Here at Conquer Mortality, I’ve been tracking, stacking, and tinkering with my own biology since the early 2000s, long before GLP-1s made peptides mainstream. So a while back, when I kept seeing chatter on X about the dipeptide Vilon, I did what any sane person would do: I tracked down a sketchy grey market vendor and bought some. Vilon is primarily known as a thymic bioregulator—an immune-modulating peptide designed to rejuvenate the thymus. Fast forward a few weeks.

The vial arrived, and I took a 2mg dose intranasally before bed, expecting a shift in my immune markers over the coming months. About an hour later, I noticed something immediately verifiable: I was rock hard.

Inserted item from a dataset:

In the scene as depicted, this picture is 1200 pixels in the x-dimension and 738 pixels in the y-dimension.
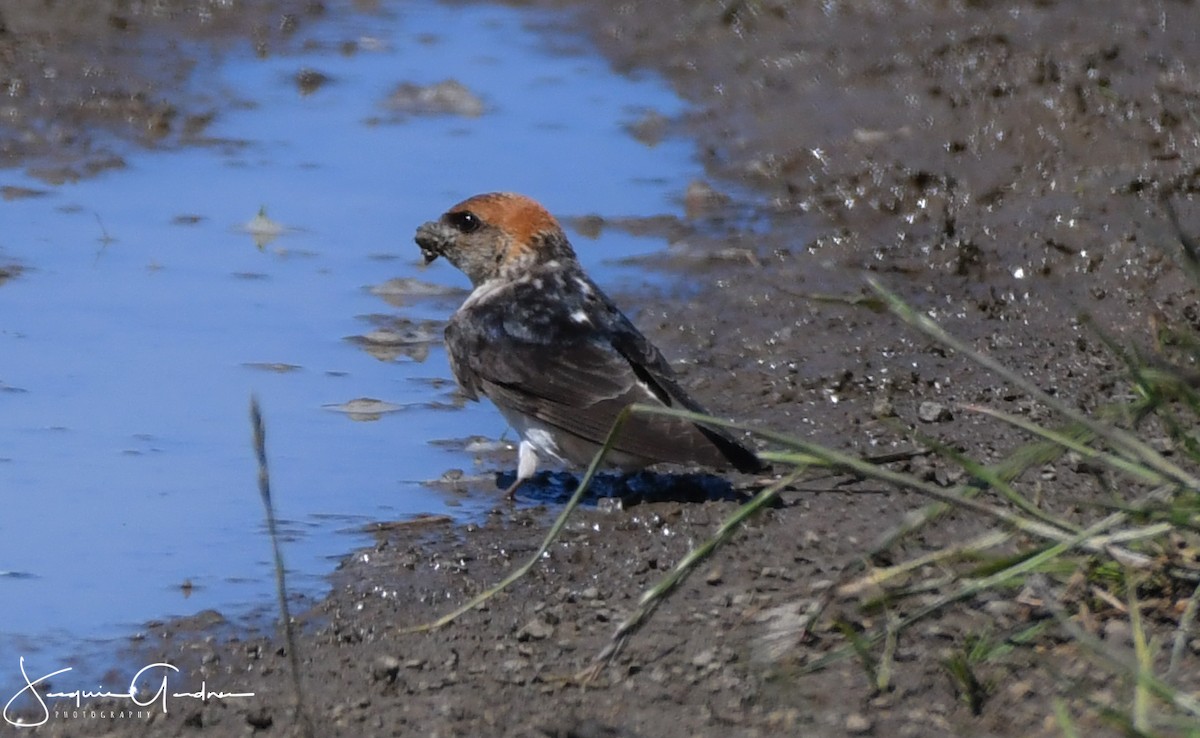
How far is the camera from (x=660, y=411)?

Releasing the Prolactin Brake

Vilon lowers blood prolactin, removing the primary chemical brake that aging puts on male sexual function. When I went digging through the literature to explain my highly localized reaction to an immune peptide, I found a 2006 Russian study detailing exactly how this works. Researchers wanted to model sexual function loss, so they used hemigonadectomised male rats—removing one testicle from older animals. This induced a hypogonadal status that mirrored advanced aging. When they gave these damaged models Vilon, their sexual function reactivated.

The mechanism isn’t what most doctors prescribe for a fading sex drive. Most mainstream erectile dysfunction treatments rely on localized vascular dilation—forcing blood vessels open to treat a peripheral symptom. Vilon does the opposite by operating centrally, removing the hormonal brakes that stop the specific process of arousal before it even starts. The researchers noted that as we age, we produce too much prolactin.

This prolactin hypersecretion is one of the main factors leading to age-related decline in sexual function. Vilon lowers that prolactin content in the blood.

But it doesn’t stop with prolactin. The arousal is a top-down nervous system event. The 2006 Russian study confirms that Vilon reaches the hypothalamus and changes the content of hypothalamic neurotransmitters, which revamps the animal’s neuroendocrine status. By rewiring this central network, the peptide modulates other major pituitary outputs, specifically altering the levels of Luteinizing Hormone (LH) and Adrenocorticotropic Hormone (ACTH). You aren’t just artificially pumping blood; you are remodeling the central hormonal cascade.

There is a gap between controlled clinical trials and what I did in my bathroom. The research team used a 50 microg dose per rat, delivered via systemic injection. My self-experiment was a 2mg dose given via intranasal administration, aiming for mucosal absorption directly to the brain.

Because Vilon is constrained to the grey market and foreign clinical data, we have zero safety data on how a 2mg dose translates to human biology over time. There is a disparity between the 50 microg dose used in the aging models and the undocumented pharmacokinetics of a 2mg intranasal protocol. We do not know the half-life or the systemic saturation limits when you sniff fifty times the clinical baseline dose directly into your nasal cavity.

Peptides are routinely marketed as targeted tools, but if you remove the central, chemical brakes on a core neurobiological pathway, your body will let you know. If you are experimenting with an aging immune system and suddenly find yourself pitching a tent at 11 PM, the peptide is probably legitimate.